Os interesses italianos nos Balcãs foram ignorados. Por
causa disso, a Itália concordou em apoiar a Rússia nas suas ambições sobre os
Estreitos enquanto a Rússia apoiaria a Itália nas suas ambições sobre Tripoli.
Na Sérvia, a situação provocou um exacerbamento do nacionalismo. Após a
anexação da Bósnia-Herzegovina, ainda em 1908, foi criado um grupo nacionalista
chamado Narodna Odbrana (A Defesa do
Povo) que durante as Guerras dos Balcãs (1912-1913) cometeram diversos crimes
sobre a população não sérvia em territórios conquistados.
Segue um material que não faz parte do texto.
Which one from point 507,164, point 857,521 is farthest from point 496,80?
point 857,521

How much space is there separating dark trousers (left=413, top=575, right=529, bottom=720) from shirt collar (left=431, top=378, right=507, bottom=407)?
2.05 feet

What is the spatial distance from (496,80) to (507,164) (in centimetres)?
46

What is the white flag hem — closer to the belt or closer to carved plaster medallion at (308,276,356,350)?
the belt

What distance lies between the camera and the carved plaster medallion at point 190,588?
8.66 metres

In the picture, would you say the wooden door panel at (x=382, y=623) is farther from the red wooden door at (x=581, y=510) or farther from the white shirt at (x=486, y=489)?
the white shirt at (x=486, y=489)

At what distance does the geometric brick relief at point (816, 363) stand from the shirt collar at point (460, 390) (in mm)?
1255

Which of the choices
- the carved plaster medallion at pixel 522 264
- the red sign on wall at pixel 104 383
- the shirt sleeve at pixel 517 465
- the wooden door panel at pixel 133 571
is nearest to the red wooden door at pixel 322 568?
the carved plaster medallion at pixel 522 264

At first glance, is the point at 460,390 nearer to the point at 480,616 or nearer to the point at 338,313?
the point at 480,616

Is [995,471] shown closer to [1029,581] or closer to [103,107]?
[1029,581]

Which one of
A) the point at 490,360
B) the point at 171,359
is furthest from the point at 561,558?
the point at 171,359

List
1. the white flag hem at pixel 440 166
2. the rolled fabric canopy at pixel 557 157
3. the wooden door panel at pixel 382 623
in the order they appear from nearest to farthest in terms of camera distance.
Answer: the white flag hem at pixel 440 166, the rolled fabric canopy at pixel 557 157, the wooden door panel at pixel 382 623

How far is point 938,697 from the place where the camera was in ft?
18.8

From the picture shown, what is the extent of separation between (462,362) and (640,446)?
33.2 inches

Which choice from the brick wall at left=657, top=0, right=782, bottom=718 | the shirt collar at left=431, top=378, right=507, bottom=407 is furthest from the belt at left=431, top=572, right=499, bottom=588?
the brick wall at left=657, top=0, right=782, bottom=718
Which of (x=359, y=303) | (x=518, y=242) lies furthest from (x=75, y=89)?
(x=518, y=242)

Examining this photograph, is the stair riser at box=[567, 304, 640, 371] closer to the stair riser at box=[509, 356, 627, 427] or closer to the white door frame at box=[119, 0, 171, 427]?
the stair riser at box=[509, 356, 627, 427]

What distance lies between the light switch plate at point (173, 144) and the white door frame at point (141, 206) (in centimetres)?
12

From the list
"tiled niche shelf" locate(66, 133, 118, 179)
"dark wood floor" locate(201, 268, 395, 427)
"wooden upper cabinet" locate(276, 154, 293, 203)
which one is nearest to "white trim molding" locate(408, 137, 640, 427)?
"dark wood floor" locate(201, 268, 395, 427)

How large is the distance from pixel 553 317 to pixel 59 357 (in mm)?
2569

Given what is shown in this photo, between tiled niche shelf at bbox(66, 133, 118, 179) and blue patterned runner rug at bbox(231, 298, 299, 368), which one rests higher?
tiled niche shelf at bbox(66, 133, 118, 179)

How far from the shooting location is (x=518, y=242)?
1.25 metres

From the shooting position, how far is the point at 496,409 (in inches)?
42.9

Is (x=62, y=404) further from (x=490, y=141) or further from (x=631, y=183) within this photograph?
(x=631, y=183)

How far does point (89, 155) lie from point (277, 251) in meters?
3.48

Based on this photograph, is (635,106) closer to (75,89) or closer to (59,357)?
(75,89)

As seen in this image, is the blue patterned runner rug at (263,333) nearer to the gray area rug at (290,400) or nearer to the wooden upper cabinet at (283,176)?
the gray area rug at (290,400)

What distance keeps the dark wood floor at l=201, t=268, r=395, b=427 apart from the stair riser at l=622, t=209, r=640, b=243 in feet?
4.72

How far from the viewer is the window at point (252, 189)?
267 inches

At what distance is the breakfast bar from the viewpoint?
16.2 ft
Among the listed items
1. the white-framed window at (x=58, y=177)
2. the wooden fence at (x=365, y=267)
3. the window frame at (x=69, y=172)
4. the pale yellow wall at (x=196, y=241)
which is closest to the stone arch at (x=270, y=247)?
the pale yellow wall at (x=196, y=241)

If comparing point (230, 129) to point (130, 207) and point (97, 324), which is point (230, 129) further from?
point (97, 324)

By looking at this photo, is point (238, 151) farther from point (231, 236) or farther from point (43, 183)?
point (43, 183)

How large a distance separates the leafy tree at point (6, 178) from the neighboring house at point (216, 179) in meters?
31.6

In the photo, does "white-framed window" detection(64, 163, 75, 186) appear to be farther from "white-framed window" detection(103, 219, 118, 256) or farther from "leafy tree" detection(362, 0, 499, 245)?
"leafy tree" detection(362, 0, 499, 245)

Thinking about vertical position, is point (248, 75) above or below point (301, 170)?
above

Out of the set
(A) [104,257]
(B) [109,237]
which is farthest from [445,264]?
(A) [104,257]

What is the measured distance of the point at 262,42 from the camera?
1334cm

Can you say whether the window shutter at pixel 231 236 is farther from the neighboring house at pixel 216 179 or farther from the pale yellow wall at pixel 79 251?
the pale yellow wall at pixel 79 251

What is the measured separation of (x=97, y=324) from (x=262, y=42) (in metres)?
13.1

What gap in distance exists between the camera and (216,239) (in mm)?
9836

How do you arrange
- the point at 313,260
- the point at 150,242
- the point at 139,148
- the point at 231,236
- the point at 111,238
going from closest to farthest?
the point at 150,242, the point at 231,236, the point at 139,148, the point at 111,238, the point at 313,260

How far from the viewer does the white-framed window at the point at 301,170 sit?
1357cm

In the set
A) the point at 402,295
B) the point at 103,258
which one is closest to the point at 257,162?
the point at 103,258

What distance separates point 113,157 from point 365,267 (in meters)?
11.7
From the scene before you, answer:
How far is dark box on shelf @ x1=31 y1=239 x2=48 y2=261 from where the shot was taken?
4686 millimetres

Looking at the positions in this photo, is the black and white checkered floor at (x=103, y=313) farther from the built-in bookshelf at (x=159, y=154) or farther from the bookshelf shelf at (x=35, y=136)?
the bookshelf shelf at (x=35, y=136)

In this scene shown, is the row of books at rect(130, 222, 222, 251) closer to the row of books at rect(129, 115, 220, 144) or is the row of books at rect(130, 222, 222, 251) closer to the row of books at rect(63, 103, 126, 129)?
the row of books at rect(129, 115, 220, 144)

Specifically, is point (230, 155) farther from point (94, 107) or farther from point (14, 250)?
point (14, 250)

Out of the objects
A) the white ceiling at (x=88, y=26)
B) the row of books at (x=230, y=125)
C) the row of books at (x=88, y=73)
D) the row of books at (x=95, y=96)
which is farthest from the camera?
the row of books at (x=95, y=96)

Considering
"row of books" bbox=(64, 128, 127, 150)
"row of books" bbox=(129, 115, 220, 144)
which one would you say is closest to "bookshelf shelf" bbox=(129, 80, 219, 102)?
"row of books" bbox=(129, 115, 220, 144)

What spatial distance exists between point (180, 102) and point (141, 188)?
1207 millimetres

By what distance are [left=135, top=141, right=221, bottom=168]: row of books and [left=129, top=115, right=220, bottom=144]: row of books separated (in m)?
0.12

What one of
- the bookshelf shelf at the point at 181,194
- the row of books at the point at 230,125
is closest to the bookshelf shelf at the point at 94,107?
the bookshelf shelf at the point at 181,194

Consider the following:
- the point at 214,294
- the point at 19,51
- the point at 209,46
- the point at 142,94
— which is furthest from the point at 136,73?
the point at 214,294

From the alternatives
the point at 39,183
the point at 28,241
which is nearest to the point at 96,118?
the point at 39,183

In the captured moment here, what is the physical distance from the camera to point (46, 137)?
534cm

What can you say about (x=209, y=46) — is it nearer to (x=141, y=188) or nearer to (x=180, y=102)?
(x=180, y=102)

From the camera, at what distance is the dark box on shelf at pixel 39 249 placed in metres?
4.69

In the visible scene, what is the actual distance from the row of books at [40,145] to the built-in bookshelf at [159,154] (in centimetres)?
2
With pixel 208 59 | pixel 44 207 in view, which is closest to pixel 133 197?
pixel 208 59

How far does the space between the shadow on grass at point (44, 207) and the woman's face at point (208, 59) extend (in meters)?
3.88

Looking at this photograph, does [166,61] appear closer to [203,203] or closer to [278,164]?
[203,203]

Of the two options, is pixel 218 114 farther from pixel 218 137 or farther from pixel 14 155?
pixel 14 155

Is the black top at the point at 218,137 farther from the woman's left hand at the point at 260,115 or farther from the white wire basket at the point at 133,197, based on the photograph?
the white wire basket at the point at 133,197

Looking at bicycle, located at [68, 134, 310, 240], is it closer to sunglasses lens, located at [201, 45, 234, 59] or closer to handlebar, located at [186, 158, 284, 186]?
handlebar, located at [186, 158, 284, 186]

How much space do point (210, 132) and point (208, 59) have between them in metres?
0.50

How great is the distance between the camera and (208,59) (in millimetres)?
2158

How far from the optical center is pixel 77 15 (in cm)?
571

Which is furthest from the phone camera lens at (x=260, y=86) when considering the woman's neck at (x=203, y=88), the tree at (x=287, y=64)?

Esta veio a ser uma
organização de fachada para outra chamada “Unificação ou Morte”, também
conhecida como “Mão Negra” sobre a qual caiu a responsabilidade pelo
planeamento e execução do assassinato do arquiduque Francisco
Ferdinando da Áustria em Julho de 1914.
A crise provocada pela anexação da Bósnia-Herzegovina
fortaleceu os laços entre a Alemanha e a Áustria-Hungria. O apoio dado pela
Alemanha foi decisivo para o desfecho desta crise, ao contrário do que se
verificou do lado da Entente. Ao
contrário de Bismarck, que não desejava ver-se envolvido numa guerra por causa
da política austro-húngara nos Balcãs - «Para nós, as questões dos Balcãs não
podem em caso algum ser motivo para uma guerra.» – o actual chanceler alemão,
Bernhard von Bülow (1849-1929), no Governo entre 16 de Outubro de 1900 e 16 de
Julho de 1909, decidiu que a Alemanha seria parte activa na questão, mas deixou
que a Áustria liderasse os acontecimentos. De qualquer forma, os respectivos
Estados-Maiores, sob a liderança de Conrad von Hötzendorff e de Helmuth von
Moltke, estudaram a possibilidade de desenvolvimento de operações militares
para o caso de o conflito diplomático evoluir no sentido de um conflito
militar.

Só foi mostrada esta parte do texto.